TESTO PROPOSTO:
I club a luci rosse con lo sconto sulle tasse

Al Bijoux club privé in Veneto organizzano sesso di gruppo su prenotazione e, al mercoledì, propongono la serata trasgressiva. Il Fantasy club privé sui colli Euganei raduna le coppie di scambisti e riserva ai suoi ospiti stanze dotate di gabbie per i loro giochi erotici, all’Istinto club di Manerba del Garda è consigliato un dress code elegante (tacchi alti per lei, no scarpe da ginnastica per lui) ma una volta dentro si può tranquillamente stare nudi. E ancora, in altri night, oltre ai tavoli, si possono anche prenotare le dark room e le ragazze nei privé per mezz’ora di show.

ESERCIZI DA SVOLGERE:
1) Secondo il testo proposto, quale abbigliamento è consigliato all'Istinto club di Manerba del Garda?
2) Trasforma in un elenco puntato il paragrafo del testo proposto che comincia con "Al Bijoux club privé", conservandone le informazioni principali.

DATI FORNITI:
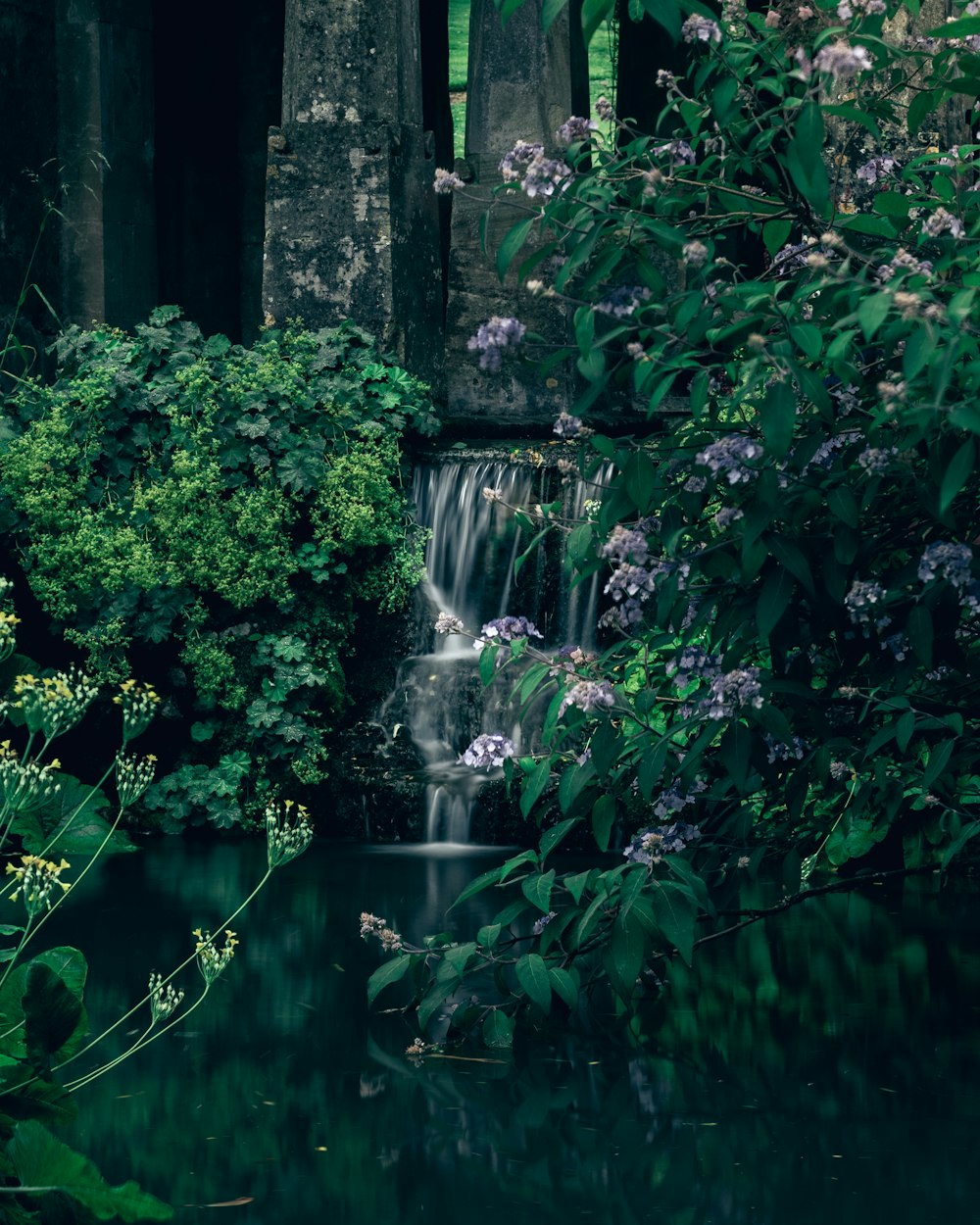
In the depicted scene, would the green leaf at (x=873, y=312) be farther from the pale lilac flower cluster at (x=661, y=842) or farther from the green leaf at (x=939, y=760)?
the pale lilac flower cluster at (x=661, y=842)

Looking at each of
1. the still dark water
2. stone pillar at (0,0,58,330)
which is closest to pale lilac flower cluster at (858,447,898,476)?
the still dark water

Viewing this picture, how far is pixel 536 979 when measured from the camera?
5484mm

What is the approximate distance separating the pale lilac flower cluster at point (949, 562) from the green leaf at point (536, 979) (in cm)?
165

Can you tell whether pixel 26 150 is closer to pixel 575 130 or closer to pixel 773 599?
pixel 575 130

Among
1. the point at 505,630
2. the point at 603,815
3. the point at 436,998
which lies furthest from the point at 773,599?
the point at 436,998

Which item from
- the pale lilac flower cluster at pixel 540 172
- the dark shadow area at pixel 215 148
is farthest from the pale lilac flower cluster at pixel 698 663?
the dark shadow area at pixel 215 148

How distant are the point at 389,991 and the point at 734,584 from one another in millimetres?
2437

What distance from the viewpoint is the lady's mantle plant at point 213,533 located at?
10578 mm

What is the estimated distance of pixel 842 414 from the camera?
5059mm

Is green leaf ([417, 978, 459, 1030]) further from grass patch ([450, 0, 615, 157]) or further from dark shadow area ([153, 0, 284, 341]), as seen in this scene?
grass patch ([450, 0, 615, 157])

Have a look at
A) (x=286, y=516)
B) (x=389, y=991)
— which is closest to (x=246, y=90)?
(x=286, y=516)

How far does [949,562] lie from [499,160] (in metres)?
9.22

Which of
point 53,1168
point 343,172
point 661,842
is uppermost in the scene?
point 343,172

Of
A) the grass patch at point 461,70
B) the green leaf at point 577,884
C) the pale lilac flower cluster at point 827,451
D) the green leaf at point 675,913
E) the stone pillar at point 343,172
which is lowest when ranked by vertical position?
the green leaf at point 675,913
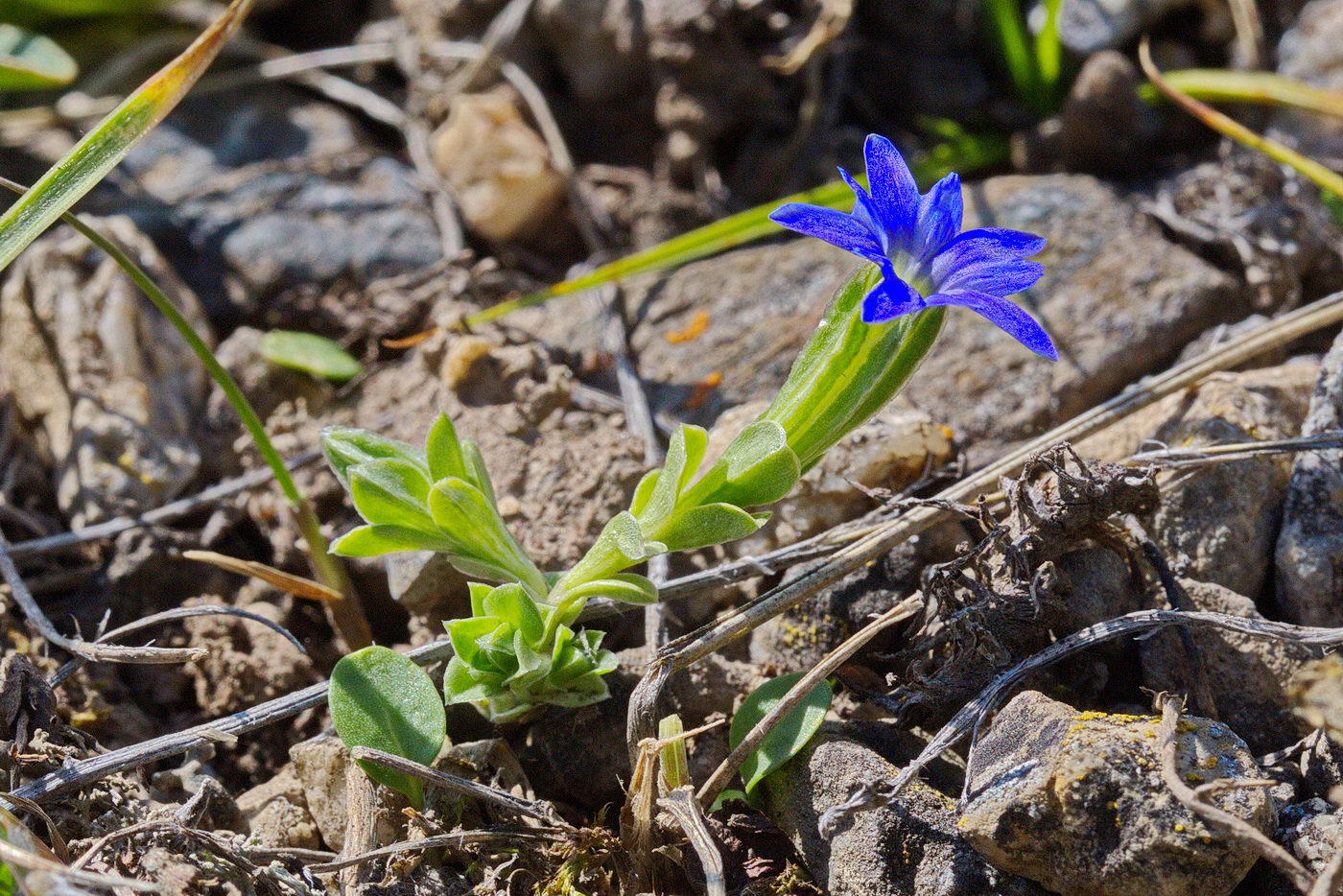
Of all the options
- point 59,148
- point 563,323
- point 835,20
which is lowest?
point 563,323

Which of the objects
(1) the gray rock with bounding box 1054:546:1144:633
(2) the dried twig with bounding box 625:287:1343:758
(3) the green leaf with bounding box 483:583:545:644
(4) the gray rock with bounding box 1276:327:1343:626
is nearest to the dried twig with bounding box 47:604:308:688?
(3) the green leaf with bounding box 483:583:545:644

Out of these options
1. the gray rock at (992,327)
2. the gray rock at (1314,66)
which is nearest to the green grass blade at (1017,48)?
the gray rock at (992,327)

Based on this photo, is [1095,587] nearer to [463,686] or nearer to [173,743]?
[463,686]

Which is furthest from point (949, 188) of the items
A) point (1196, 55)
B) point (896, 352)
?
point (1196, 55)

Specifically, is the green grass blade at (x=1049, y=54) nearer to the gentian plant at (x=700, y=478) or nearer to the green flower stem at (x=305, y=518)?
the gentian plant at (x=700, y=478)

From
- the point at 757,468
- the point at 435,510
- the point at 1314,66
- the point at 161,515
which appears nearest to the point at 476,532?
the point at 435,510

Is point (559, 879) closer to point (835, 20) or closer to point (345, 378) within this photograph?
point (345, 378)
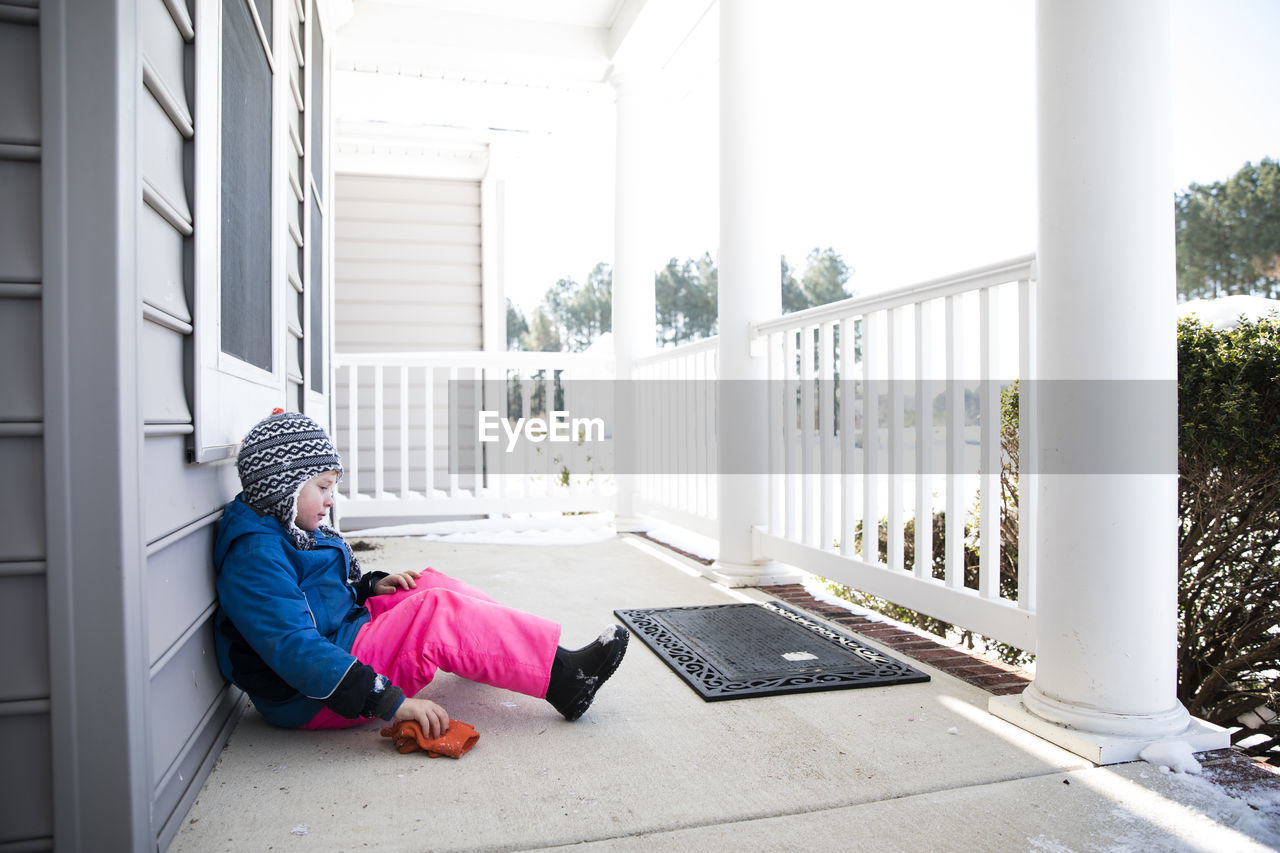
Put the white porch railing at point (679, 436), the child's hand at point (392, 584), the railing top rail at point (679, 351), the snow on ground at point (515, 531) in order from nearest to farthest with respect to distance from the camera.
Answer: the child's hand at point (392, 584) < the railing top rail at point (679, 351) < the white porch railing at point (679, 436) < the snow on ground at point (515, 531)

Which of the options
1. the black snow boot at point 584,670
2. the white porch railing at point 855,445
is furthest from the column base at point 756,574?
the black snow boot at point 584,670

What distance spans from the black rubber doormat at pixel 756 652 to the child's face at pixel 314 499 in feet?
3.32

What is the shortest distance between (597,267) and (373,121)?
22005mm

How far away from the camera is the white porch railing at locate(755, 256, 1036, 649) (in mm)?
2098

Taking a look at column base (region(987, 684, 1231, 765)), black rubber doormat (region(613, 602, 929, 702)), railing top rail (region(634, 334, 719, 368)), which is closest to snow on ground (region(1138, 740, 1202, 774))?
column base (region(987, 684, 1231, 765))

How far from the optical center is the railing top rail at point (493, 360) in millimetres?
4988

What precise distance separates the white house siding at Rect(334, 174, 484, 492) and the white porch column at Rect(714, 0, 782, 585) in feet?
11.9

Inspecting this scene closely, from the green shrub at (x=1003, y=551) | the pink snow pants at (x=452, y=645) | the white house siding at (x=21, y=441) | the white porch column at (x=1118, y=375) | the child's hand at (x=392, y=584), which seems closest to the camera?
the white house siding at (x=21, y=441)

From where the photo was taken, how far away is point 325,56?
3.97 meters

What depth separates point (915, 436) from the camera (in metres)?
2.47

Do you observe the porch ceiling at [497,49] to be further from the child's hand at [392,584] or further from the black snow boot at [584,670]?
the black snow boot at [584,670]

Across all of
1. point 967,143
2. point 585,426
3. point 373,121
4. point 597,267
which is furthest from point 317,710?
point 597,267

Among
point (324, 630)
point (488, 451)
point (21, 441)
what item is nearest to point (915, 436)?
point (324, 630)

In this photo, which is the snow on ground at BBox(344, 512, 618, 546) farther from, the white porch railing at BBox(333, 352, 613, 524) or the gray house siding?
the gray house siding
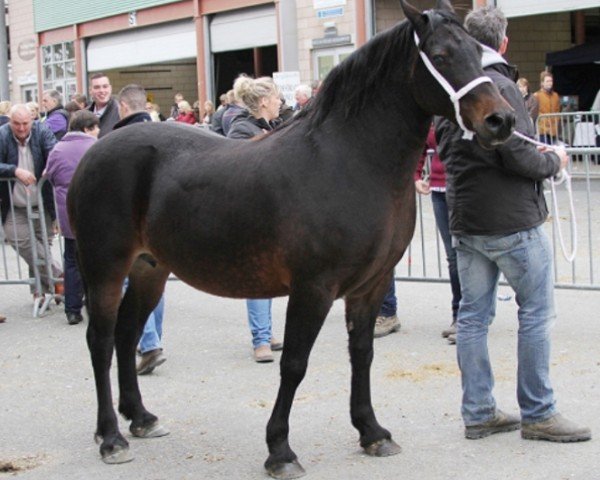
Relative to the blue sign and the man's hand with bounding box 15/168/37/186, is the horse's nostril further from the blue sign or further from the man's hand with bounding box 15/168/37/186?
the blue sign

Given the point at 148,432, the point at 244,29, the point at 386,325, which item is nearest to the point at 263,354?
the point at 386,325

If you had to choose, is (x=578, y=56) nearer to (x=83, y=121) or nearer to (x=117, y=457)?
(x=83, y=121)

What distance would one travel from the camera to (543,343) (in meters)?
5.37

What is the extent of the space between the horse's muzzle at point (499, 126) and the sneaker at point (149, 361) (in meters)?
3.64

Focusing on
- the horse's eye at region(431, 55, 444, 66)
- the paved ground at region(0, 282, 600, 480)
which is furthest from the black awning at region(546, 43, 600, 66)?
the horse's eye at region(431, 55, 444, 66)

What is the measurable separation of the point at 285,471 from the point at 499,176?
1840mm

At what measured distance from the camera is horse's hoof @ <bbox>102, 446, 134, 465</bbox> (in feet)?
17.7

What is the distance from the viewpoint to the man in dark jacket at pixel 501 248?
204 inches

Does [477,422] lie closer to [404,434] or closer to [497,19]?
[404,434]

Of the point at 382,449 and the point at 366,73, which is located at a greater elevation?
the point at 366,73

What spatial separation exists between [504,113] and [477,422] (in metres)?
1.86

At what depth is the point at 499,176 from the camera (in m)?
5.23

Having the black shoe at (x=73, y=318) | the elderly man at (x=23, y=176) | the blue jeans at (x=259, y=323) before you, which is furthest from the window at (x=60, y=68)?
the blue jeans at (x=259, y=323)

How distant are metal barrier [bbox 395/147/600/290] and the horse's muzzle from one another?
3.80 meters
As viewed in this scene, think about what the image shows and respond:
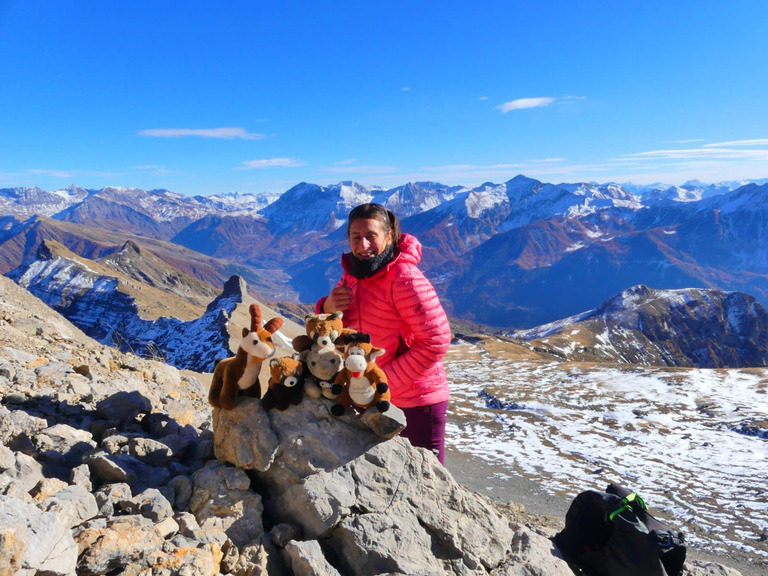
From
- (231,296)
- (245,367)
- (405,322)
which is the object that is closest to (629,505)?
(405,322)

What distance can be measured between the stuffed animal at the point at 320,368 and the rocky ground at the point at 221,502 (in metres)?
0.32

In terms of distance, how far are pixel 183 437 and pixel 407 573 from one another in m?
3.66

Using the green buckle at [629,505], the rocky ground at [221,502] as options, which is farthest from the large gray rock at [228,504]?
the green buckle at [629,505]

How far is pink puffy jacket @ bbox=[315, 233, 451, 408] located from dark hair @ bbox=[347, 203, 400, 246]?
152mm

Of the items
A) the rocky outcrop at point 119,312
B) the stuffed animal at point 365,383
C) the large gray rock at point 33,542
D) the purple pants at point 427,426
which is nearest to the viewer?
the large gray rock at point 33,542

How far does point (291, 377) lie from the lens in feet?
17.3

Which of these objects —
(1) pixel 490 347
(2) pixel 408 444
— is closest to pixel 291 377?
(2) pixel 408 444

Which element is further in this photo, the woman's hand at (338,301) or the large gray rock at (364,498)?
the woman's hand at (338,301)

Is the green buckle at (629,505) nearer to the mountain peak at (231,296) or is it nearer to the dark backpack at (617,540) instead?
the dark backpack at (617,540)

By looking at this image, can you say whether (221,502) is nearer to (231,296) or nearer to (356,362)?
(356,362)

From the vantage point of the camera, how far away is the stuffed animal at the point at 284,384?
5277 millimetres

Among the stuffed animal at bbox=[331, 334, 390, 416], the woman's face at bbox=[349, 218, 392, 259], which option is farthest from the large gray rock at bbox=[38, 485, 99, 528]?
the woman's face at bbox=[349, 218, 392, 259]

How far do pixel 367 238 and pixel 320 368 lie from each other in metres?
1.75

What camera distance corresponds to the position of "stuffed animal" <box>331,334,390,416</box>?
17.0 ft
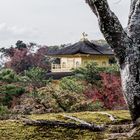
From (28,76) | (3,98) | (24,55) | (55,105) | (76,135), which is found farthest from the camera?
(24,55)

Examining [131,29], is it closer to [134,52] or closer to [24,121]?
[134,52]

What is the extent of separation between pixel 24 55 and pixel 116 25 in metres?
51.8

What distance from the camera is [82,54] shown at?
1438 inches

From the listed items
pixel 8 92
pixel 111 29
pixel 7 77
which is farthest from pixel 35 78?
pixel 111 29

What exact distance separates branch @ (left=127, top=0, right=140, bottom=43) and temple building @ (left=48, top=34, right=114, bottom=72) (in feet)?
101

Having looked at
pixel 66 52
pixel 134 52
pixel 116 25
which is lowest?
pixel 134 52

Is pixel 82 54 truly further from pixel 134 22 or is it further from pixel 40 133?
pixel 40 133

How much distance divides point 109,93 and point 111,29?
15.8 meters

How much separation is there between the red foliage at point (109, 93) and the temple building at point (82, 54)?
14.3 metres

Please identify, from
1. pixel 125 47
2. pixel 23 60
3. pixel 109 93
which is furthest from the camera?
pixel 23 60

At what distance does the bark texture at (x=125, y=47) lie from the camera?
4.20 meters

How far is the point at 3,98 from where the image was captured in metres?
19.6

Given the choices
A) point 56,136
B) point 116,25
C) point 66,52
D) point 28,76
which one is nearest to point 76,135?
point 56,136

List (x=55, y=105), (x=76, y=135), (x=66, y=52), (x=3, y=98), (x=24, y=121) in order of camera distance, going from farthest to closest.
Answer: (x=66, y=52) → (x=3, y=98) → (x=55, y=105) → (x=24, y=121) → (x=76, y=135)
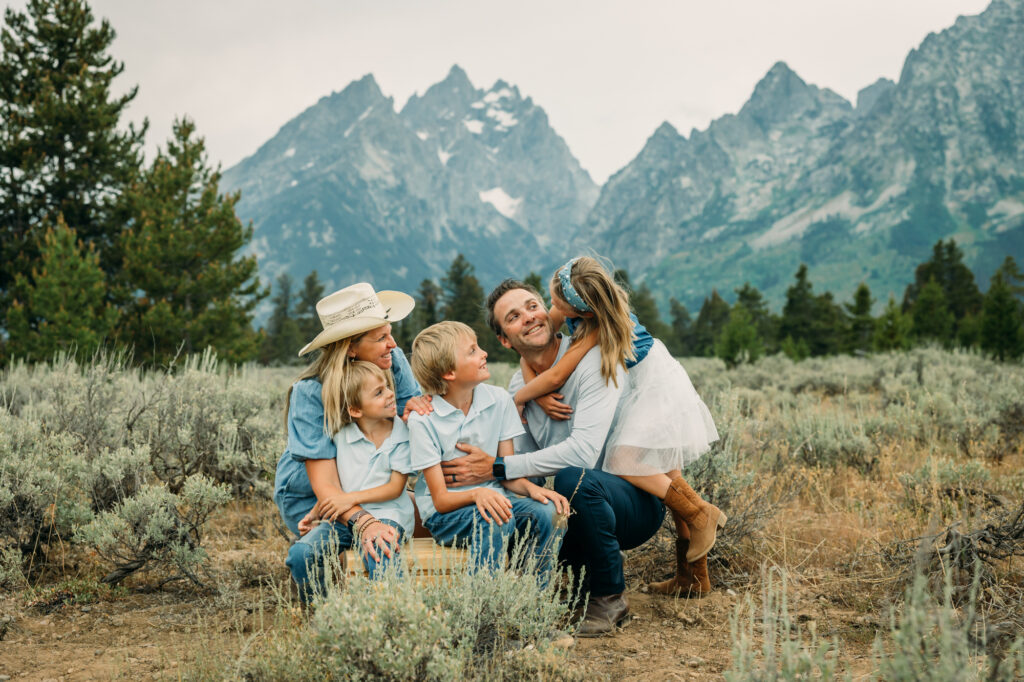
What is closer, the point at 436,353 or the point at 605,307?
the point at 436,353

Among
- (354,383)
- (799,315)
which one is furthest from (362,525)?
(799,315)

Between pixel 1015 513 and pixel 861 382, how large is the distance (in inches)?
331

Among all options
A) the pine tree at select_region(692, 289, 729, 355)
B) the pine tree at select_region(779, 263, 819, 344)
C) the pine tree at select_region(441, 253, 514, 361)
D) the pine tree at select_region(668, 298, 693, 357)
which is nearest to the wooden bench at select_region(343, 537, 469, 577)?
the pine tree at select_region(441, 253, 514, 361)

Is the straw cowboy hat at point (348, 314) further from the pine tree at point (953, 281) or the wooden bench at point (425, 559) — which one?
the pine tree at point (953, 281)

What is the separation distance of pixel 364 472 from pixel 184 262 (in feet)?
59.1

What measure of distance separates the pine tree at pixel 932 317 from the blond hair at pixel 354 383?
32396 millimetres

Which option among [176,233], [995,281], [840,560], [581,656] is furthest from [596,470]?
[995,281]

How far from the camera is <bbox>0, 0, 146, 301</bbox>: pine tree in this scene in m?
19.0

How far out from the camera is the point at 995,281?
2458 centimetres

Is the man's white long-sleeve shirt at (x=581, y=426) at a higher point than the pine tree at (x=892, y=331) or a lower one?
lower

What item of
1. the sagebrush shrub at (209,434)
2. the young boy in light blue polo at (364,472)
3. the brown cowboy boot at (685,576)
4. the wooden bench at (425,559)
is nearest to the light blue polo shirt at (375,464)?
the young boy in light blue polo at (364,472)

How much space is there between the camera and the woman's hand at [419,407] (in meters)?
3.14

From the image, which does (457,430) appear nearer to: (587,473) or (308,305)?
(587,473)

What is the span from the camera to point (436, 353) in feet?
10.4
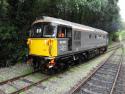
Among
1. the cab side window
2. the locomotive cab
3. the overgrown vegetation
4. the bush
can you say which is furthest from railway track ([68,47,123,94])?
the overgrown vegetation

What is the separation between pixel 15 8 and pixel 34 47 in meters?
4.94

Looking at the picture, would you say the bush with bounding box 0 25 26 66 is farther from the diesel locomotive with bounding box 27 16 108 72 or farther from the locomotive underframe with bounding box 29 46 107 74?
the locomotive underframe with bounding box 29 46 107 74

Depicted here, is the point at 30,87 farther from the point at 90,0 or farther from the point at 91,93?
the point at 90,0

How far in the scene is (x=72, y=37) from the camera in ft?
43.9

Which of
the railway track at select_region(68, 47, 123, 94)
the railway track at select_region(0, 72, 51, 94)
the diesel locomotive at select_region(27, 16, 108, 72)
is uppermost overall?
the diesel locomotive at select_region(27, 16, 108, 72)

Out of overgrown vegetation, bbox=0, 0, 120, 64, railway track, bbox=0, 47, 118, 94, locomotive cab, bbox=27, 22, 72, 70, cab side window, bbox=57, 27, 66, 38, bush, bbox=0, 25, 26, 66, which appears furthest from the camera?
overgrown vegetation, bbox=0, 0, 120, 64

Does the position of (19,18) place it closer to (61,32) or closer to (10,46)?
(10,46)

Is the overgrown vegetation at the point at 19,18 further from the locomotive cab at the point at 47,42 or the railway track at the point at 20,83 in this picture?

RISPOSTE ATTESE:
1) Un dress code elegante: tacchi alti per lei e niente scarpe da ginnastica per lui.

2)
- Bijoux club privé (Veneto): sesso di gruppo su prenotazione e serata trasgressiva il mercoledì.
- Fantasy club privé (colli Euganei): raduna coppie di scambisti e offre stanze dotate di gabbie per giochi erotici.
- Istinto club (Manerba del Garda): dress code elegante consigliato, ma all'interno si può stare nudi.
- Altri night: oltre ai tavoli si possono prenotare le dark room e le ragazze nei privé per mezz'ora di show.